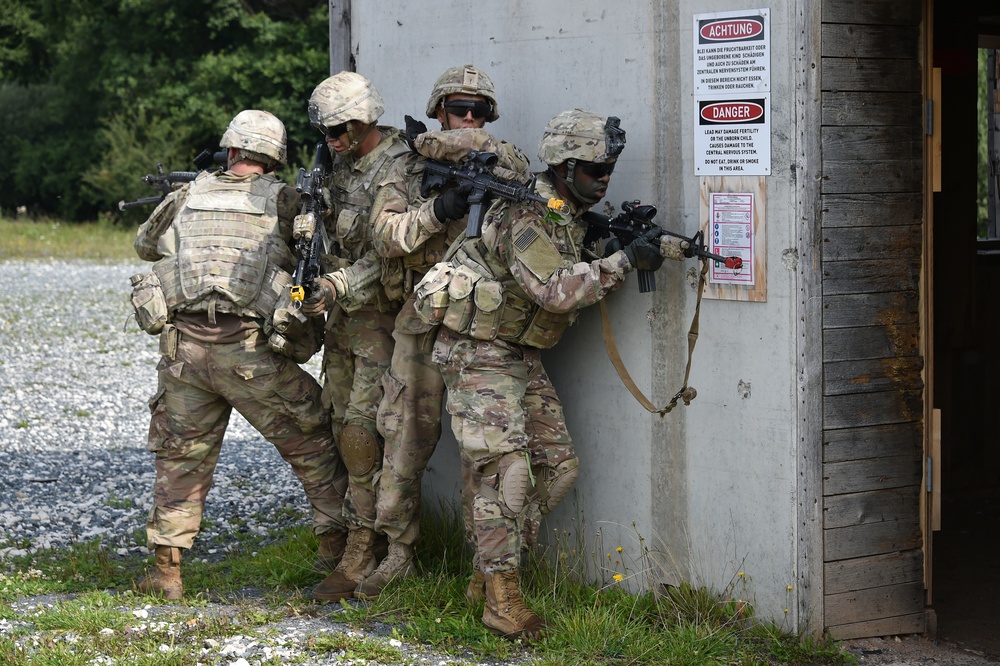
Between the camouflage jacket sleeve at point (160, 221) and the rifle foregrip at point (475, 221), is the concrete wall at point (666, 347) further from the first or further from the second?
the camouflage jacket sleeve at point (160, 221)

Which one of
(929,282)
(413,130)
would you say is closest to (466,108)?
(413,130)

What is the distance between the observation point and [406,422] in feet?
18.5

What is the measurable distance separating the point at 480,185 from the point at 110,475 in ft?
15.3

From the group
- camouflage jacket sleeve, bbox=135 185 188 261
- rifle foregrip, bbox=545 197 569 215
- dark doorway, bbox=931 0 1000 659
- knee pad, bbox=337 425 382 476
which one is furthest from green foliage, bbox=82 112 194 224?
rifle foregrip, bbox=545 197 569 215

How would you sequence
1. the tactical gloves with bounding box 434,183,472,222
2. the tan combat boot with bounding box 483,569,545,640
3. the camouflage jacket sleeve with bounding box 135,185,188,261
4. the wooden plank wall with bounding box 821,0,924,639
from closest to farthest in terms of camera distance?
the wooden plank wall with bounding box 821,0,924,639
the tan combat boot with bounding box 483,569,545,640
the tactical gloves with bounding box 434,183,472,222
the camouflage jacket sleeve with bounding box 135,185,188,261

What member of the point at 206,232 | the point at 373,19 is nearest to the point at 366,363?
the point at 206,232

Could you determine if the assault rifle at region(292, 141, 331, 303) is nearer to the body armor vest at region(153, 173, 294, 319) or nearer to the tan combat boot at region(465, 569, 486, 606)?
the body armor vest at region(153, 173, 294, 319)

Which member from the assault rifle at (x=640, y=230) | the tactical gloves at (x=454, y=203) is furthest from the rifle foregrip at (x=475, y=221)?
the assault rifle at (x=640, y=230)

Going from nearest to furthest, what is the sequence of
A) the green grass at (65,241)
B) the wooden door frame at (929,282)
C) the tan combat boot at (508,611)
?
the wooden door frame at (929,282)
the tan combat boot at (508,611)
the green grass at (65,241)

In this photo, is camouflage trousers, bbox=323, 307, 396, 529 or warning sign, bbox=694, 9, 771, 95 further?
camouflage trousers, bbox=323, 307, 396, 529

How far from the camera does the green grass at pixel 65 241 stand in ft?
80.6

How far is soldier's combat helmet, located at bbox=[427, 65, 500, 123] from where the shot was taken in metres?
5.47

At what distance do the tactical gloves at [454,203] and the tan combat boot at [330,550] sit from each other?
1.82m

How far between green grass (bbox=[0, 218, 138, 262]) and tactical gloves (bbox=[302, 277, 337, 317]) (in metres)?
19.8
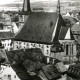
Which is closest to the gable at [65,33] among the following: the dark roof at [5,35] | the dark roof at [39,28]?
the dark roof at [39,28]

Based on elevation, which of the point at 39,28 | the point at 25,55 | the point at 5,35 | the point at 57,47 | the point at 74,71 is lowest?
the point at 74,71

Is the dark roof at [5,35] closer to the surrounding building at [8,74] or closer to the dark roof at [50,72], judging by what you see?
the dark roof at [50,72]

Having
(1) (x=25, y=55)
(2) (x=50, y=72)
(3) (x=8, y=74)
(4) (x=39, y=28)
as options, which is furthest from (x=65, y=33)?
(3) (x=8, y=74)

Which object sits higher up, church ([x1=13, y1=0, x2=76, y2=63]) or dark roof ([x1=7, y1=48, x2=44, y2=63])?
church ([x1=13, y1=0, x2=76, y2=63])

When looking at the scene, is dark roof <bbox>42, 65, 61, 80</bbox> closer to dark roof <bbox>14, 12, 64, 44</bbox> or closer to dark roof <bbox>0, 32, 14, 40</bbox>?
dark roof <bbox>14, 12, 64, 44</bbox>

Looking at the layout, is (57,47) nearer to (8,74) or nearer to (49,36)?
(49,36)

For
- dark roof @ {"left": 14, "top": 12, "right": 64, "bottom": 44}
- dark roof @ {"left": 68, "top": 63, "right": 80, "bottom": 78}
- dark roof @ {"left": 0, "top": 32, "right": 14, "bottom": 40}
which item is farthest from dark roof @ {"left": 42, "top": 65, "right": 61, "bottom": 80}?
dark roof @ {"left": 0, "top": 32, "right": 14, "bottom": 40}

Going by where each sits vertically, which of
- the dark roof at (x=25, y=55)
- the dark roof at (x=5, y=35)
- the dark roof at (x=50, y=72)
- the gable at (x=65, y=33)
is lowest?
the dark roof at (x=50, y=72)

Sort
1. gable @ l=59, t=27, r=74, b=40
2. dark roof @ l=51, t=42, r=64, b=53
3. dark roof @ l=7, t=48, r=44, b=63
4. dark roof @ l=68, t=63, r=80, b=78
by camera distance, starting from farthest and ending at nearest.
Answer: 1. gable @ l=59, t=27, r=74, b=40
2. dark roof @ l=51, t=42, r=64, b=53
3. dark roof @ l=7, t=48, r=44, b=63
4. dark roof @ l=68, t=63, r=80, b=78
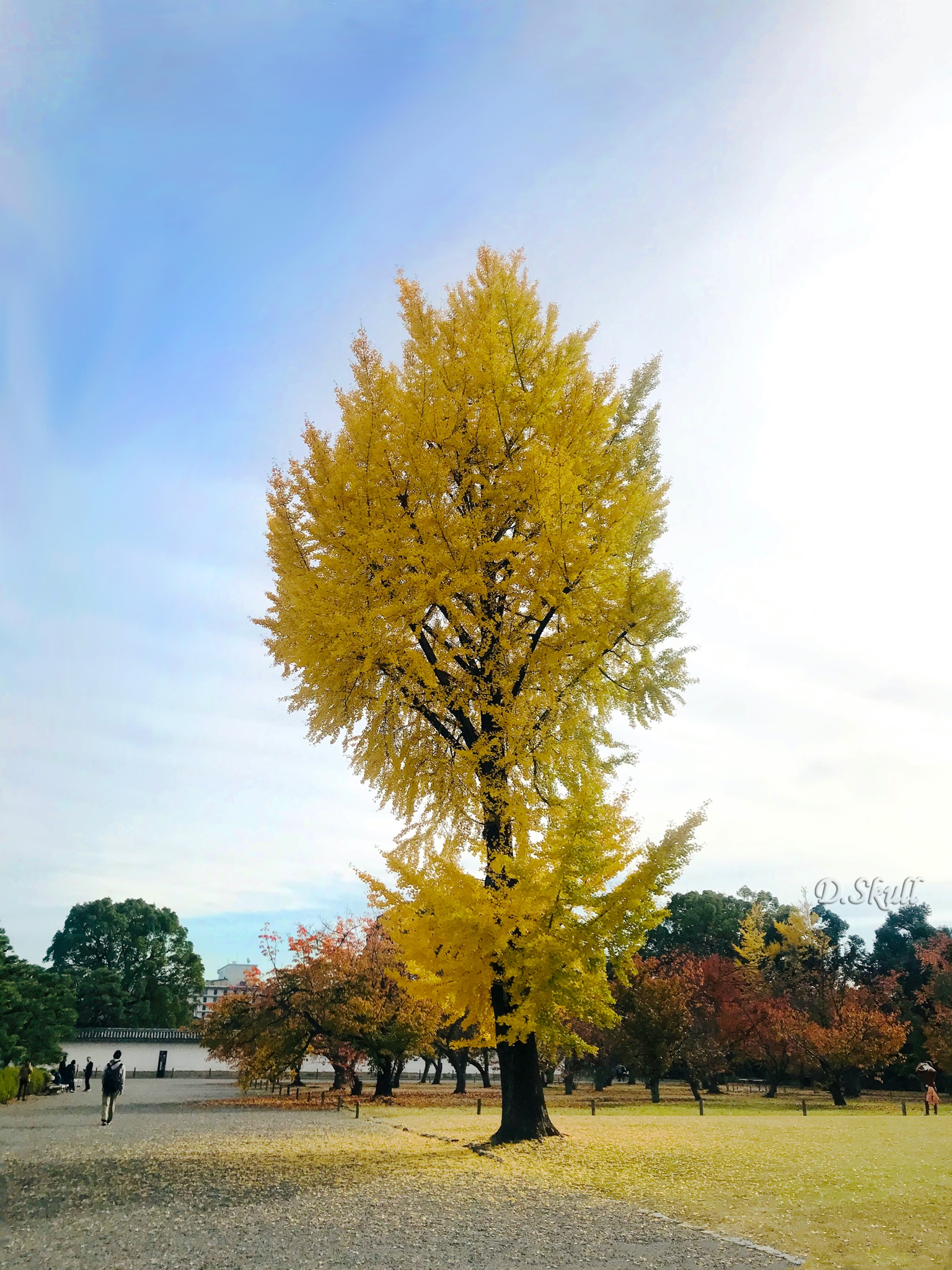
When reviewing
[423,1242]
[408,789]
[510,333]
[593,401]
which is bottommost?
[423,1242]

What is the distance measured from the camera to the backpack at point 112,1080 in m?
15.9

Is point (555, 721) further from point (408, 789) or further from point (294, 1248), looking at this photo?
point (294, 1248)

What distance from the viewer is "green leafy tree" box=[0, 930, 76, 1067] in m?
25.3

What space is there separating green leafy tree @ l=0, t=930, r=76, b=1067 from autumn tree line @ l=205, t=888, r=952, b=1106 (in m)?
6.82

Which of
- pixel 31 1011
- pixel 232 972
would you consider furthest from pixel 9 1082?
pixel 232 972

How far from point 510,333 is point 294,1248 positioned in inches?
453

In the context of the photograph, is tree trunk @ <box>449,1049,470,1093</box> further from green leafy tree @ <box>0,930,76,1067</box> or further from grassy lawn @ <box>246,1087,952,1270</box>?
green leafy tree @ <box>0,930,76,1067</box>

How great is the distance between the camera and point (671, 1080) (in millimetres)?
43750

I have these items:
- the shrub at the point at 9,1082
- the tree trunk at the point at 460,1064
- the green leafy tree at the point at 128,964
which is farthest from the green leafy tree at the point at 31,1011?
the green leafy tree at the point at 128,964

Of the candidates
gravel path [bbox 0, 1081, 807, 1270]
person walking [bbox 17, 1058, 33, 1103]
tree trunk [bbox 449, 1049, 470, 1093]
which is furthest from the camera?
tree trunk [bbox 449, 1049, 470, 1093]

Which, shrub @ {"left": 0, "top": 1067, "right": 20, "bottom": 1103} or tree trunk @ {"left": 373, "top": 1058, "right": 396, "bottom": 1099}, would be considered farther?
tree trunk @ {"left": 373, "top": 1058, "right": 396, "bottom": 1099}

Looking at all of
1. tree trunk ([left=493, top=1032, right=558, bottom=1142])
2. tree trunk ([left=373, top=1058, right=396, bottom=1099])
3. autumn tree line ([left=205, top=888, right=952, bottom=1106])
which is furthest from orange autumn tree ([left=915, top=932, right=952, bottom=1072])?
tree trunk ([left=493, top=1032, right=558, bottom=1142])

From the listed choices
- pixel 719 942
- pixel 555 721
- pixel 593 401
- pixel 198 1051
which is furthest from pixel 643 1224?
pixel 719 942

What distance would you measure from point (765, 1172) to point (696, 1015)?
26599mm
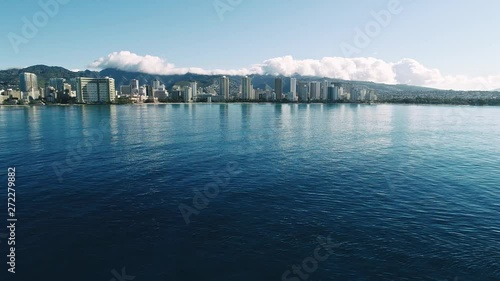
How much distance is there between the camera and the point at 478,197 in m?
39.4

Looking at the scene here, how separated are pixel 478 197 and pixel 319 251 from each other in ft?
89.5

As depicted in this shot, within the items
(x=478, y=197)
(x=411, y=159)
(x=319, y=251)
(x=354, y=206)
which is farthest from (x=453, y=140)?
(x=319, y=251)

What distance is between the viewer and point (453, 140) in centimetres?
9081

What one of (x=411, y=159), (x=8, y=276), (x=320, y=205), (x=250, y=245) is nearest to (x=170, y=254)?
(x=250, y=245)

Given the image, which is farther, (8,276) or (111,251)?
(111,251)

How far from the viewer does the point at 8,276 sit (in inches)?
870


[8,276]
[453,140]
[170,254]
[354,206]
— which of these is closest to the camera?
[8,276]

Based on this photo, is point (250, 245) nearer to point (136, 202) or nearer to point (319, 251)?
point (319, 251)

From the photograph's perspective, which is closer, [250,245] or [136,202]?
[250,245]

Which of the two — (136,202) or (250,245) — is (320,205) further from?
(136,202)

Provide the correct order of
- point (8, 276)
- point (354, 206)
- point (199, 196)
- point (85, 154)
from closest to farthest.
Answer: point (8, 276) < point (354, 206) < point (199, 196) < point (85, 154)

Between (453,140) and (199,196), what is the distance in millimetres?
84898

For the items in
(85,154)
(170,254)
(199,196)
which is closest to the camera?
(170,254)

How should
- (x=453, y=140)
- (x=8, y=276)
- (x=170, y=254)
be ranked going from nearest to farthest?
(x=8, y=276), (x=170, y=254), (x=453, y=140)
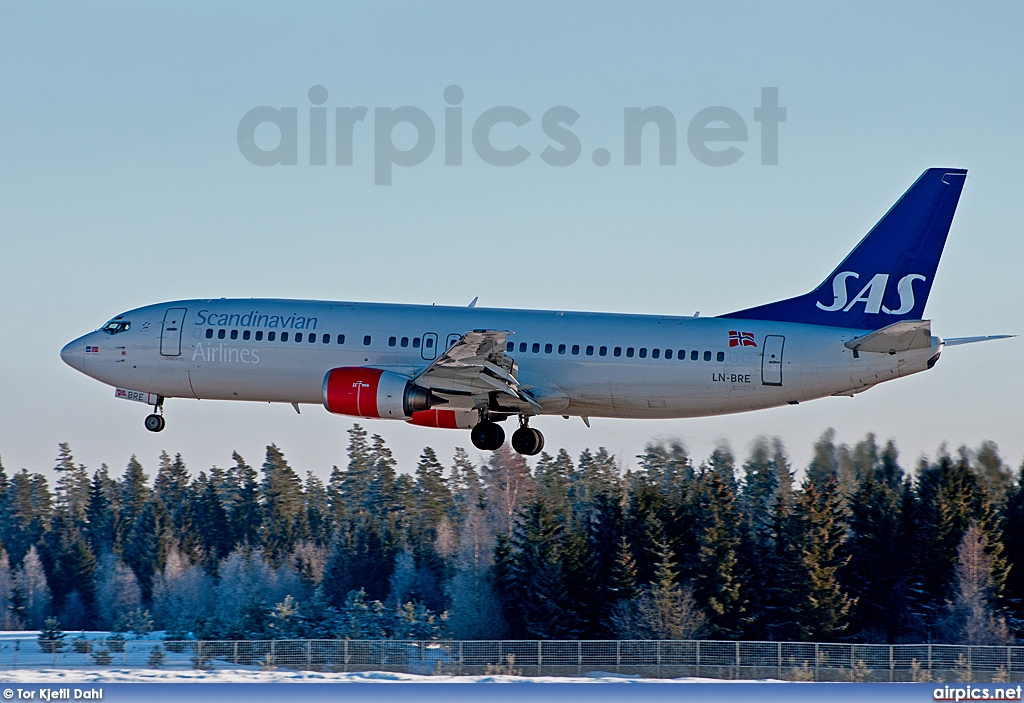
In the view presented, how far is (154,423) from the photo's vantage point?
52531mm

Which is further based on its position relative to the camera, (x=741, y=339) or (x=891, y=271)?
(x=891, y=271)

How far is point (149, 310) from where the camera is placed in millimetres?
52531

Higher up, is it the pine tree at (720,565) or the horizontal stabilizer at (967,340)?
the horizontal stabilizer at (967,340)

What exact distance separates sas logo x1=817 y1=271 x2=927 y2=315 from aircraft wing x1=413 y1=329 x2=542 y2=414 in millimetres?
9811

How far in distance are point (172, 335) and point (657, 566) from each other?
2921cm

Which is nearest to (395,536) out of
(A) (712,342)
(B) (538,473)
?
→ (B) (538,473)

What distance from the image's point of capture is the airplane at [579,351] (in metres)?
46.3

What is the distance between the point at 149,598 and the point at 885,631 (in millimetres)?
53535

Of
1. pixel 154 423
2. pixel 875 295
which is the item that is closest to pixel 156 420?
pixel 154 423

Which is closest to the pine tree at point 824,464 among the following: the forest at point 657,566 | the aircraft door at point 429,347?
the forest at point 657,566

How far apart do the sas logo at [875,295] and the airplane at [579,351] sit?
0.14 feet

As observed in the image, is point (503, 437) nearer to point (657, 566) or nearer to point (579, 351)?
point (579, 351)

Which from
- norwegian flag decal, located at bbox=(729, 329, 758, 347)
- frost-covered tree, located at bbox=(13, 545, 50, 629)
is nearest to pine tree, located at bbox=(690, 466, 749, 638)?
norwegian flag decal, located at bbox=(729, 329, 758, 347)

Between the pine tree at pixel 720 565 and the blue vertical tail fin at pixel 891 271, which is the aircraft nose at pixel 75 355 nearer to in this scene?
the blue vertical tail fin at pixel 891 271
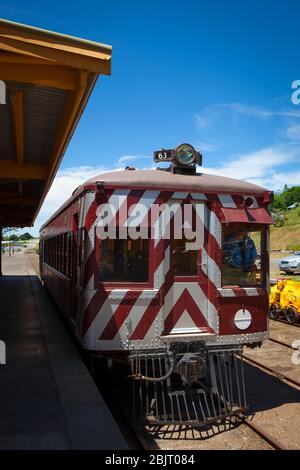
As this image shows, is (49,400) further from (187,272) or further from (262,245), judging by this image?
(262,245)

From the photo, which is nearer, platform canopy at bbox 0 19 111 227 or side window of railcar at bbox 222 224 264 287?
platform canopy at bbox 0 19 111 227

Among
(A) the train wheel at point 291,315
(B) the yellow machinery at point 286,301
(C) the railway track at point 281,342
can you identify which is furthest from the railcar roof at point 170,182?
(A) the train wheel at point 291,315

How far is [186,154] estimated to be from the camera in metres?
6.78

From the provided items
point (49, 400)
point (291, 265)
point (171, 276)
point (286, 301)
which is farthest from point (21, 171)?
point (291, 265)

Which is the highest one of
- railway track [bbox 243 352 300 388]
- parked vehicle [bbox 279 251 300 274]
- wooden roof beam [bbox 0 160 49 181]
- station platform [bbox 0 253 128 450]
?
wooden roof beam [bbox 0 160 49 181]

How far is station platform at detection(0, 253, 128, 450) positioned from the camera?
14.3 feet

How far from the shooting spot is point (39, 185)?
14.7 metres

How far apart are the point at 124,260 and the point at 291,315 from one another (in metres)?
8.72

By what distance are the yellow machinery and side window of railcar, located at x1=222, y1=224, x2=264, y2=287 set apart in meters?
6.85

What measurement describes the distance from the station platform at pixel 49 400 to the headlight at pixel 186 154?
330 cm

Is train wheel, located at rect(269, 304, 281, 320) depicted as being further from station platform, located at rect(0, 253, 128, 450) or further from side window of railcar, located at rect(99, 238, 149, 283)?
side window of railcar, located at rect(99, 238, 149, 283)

Given task: Copy out word for word the lines from the one containing "Based on this" through the one containing "Answer: point (8, 276)", including both of those lines.

Right answer:
Based on this photo, is point (250, 245) nearer to point (136, 202) or nearer to point (319, 251)?
point (319, 251)

From the photograph's perspective, which is closer, [250,245] or [136,202]?
[250,245]

Which of the two — (136,202) or (250,245) — is (320,205) further from?
(136,202)

Provide the correct order of
- point (8, 276)
- point (354, 206)
- point (199, 196)
- point (85, 154)
from closest to farthest.
Answer: point (8, 276) < point (354, 206) < point (199, 196) < point (85, 154)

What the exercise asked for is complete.